"We impose nothing, yet we propose ceaselessly," according to Pope Benedict. And what do we propose? Jesus as Lord and Christ.
I was so pleased last night at the Baccalaureate Mass for Pope John Paul II High School here in Nashville that Deacon Brian Edwards did exactly that in preaching to the graduates. Just before Mass I had been talking to Chris Findley, a friend of mine who is the head of the theology department at the school, and had asked him if the students loved the Lord Jesus. He answered honestly that generally speaking not so much, of course with wonderful exceptions. We were discussing as the procession was beginning for the Mass the need to propose Jesus at the heart of the school, to the heart of every person in the school, as the mission for all that we do there. Catechesis is a part of that but only a part. I was so pleased to hear the proclamation of Jesus Christ as the Truth at this Mass.

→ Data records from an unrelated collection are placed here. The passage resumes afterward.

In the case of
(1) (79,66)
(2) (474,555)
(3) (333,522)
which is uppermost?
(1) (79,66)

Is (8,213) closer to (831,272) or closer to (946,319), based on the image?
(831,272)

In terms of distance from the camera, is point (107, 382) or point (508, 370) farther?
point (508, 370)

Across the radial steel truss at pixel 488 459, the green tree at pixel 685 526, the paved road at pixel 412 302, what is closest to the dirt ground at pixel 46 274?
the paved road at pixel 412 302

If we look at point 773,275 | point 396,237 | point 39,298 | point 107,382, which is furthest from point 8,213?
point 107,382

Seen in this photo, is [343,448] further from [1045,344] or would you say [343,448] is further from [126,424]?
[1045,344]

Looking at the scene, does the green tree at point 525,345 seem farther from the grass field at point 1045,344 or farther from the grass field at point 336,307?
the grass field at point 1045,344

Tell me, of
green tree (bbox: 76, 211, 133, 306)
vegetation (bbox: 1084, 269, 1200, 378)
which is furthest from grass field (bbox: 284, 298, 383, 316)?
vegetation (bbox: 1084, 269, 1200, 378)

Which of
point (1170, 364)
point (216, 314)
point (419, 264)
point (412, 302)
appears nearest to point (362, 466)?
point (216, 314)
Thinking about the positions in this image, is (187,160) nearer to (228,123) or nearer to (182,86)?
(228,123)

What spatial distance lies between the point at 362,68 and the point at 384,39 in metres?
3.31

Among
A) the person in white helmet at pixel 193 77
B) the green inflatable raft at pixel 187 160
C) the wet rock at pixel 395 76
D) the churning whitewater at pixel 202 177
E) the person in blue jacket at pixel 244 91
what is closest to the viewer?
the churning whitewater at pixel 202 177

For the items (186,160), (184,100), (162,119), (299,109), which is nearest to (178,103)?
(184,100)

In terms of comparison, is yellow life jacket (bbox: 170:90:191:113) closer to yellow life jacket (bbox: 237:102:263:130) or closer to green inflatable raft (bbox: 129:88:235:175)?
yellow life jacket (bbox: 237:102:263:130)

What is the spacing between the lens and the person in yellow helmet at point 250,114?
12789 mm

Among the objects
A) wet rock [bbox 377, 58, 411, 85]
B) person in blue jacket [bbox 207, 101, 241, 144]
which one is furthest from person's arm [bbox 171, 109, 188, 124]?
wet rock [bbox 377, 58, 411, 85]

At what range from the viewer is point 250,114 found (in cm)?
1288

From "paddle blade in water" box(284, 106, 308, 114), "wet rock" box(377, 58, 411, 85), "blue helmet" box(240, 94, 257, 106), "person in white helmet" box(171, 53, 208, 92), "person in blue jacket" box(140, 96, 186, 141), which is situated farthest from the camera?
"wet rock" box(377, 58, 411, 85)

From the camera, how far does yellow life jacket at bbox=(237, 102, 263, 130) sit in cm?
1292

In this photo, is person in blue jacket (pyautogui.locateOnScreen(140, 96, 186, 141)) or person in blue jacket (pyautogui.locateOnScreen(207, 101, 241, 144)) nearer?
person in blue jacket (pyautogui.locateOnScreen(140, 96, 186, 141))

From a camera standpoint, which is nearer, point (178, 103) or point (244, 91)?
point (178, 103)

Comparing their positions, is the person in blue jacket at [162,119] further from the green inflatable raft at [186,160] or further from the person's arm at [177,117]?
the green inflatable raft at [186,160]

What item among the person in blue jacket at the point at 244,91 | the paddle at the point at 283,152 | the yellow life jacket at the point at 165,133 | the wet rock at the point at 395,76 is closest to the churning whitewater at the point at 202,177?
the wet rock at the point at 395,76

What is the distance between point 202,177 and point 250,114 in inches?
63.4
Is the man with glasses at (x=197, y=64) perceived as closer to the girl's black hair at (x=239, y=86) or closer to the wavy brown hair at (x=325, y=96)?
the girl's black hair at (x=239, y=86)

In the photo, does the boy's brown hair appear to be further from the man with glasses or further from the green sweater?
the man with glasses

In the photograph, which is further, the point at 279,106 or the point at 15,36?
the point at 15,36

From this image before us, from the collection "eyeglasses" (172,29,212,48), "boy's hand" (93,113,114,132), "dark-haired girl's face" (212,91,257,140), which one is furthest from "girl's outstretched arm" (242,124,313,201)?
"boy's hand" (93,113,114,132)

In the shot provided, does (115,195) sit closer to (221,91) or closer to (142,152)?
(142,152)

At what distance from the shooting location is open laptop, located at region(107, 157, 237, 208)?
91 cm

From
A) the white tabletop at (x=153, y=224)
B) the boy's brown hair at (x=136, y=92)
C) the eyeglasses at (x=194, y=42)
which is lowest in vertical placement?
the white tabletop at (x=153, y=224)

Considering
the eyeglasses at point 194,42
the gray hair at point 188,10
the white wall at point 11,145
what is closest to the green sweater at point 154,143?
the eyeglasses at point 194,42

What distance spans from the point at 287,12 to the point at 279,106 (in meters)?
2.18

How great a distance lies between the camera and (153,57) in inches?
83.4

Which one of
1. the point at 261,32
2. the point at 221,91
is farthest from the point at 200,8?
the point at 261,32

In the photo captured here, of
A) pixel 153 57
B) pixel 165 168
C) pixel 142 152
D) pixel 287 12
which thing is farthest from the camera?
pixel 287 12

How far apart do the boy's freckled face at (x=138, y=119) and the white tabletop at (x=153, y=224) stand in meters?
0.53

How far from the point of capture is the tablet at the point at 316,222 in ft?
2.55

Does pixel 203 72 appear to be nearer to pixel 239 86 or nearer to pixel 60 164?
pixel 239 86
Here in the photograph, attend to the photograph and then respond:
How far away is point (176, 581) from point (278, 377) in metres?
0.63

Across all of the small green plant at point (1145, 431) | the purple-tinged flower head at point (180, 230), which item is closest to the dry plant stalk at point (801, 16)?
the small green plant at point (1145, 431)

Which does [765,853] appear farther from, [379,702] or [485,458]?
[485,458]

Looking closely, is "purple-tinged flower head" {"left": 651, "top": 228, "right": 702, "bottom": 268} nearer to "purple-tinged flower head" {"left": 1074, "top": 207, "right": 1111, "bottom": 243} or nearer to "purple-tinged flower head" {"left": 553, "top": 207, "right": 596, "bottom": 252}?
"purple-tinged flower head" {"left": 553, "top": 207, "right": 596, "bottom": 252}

I had earlier in the day been at graduation here at Vanderbilt. It is really an impressive event for an impressive institution. Vanderbilt strives to be "national" and even "international," but on graduation day VU is all Southern graciousness and hospitality. Strawberries and champagne! Anyhow, I did notice one change in the program: no prayer during Commencement. I am not sure how big a matter this is practically. The "prayers" at the last few commencements that I have attended were so generic as to be almost self-parodying. But Commencement was an entirely secular event. Perhaps that is not so bad. God loves the saecula. Grace builds on nature and so we should embrace natural excellence. But let us also propose Jesus Christ!
Chancellor Zeppos offered the insight that of all of Commodore Vanderbilt's accomplishments, this university is the one that still lasts and bears fruit. The Chancellor stated his confidence that the university would continue to do so. I fully agree, and yet there will come a day, by and by, when VU will be in ruins. May that day be long in coming, yet it is coming. There is a quirky poem about my own alma mater called Sewanee in Ruins that imagines such a day. (After all, the University of the South has already lain in ruins once in its short history, and a half-million dollar endowment [half of what the Commodore would donate a few years later to found Vanderbilt] lost.) I hope that it is not impossible to imagine such a day for Vanderbilt -- and for ourselves. It is the thought of that day that keeps our accomplishments in perspective.
So let us celebrate human accomplishment! But let us remember the also human weakness and find our ultimate hope elsewhere. Let us propose Jesus as Lord and Christ.